One of the more important changes is the mandated use of police body cameras during police raids, which Mayor Greg Fischer had already agreed to increase for certain officers in specific scenarios in May.

Early on in the investigation, Louisville police notably said there was no footage of the night Taylor was killed, despite evidence that at least one of the officers involved wore a body camera during other investigations. Bodycam video of the March 13 shooting would have helped create a timeline of what happened during the raid, including how long Breonna went without medical attention after the cops shot her.


Other reforms include:

  • ending the police department’s ability to close an investigation when an officer retires or resigns
  • permanently retaining complaints and investigations against police officers in their records
  • mandating written approvals of the factors included in SWAT team risk assessments before search warrants are executed
  • encouraging officers to perform at least two paid hours of community service every two weeks
  • hiring a team of social workers to assist police officers on duty
  • committing to bargain for increased drug and alcohol testing of police

The family’s attorney also made it clear that the settlement would not be the end of their search for justice.

“Justice for Breonna Taylor is multilayered,” Baker said Tuesday. “We are not going to stop our cause to hold the officers responsible for Breonna’s death accountable. We’re going to continue to put pressure on the attorney general’s office to present a fair case to the grand jury. We know that that indictment is coming from the grand jury.”

Both the FBI and Kentucky Attorney General Daniel Cameron opened investigations into the shooting over the summer. The FBI was seen last month analyzing the apartment where Breonna was killed. Cameron’s office, on the other hand, said the investigation is progressing but has not yet said when he’ll announce his findings.

“An investigation, if done properly, cannot follow a specific timeline,” Cameron, a Republican, tweeted last week. “My office has endeavored since Day One to find the truth and pursue justice, wherever that may take us and however long that may take.”


The officers involved in the case could also still face criminal charges, as protesters have demanded.

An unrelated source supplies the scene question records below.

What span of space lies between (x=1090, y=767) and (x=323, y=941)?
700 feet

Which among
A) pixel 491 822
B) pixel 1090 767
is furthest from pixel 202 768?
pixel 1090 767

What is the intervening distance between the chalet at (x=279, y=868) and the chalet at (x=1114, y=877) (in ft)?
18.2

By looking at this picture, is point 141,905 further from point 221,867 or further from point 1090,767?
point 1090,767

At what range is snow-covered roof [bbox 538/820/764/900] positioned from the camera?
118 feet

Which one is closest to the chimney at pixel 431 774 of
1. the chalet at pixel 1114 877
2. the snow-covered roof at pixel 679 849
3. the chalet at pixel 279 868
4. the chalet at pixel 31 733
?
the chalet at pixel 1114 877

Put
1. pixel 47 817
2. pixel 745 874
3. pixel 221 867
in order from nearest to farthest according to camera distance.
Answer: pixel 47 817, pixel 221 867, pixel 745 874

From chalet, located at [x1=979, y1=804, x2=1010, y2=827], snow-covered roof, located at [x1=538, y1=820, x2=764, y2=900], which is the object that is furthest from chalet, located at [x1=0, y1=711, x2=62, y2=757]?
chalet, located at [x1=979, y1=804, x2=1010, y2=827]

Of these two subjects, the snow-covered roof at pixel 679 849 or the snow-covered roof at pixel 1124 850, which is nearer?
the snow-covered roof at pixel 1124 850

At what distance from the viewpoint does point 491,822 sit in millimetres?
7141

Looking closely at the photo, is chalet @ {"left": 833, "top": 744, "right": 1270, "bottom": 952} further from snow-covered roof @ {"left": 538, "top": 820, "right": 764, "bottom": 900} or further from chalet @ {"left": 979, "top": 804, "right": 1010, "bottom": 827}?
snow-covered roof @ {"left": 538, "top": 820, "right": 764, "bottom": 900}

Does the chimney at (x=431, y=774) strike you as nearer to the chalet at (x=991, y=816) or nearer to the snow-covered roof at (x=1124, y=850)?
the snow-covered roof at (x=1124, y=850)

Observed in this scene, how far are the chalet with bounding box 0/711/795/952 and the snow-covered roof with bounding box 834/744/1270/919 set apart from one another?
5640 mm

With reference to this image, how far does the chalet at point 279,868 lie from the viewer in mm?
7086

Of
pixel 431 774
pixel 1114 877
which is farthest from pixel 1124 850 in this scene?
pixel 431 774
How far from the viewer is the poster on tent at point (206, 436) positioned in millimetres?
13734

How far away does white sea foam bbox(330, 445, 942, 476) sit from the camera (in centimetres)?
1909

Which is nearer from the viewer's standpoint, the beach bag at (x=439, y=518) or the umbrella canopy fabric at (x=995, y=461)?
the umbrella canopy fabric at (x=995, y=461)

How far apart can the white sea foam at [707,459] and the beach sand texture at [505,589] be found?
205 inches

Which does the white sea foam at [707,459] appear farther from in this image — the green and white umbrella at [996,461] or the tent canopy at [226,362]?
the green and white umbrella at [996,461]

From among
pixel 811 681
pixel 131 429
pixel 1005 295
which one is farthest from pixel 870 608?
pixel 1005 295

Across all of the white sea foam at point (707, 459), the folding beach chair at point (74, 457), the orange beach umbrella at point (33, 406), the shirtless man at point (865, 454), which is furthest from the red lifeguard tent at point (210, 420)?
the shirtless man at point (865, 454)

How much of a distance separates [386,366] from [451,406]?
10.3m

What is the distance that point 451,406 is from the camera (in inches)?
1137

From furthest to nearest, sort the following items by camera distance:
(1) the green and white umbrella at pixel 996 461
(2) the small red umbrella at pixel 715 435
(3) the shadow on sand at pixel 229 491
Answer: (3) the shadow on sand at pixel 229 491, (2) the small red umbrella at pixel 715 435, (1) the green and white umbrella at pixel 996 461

“The settlement that Louisville reached with Ms. Taylor’s family should not in any way impact the proceedings,” Michael Kahn, the director of the Institute for Innovation in Prosecution at John Jay College of Criminal Justice, told VICE News. “These things typically operate completely independently.”

Kahn said the only way that a settlement typically impacts these proceedings is if the party on the receiving end of the city’s wrongdoing is on the stand and cross-examined during a trial.

“Obviously, in this case, that would not be an issue,” he said, as Taylor would not be here for the proceedings if a criminal case were to move forward.

If a criminal trial does move forward, the Louisville Metro Police Department will have to answer for a number of discrepancies in its account of the raid, including why body camera footage of the shooting did not exist. The department also said they had no knowledge that a second person might be in the apartment the night they executed the no-knock warrant, even though police documents later obtained by VICE News show that officers knew someone else might be there that night — along with a handgun.

Roberto Ferdman contributed to this report.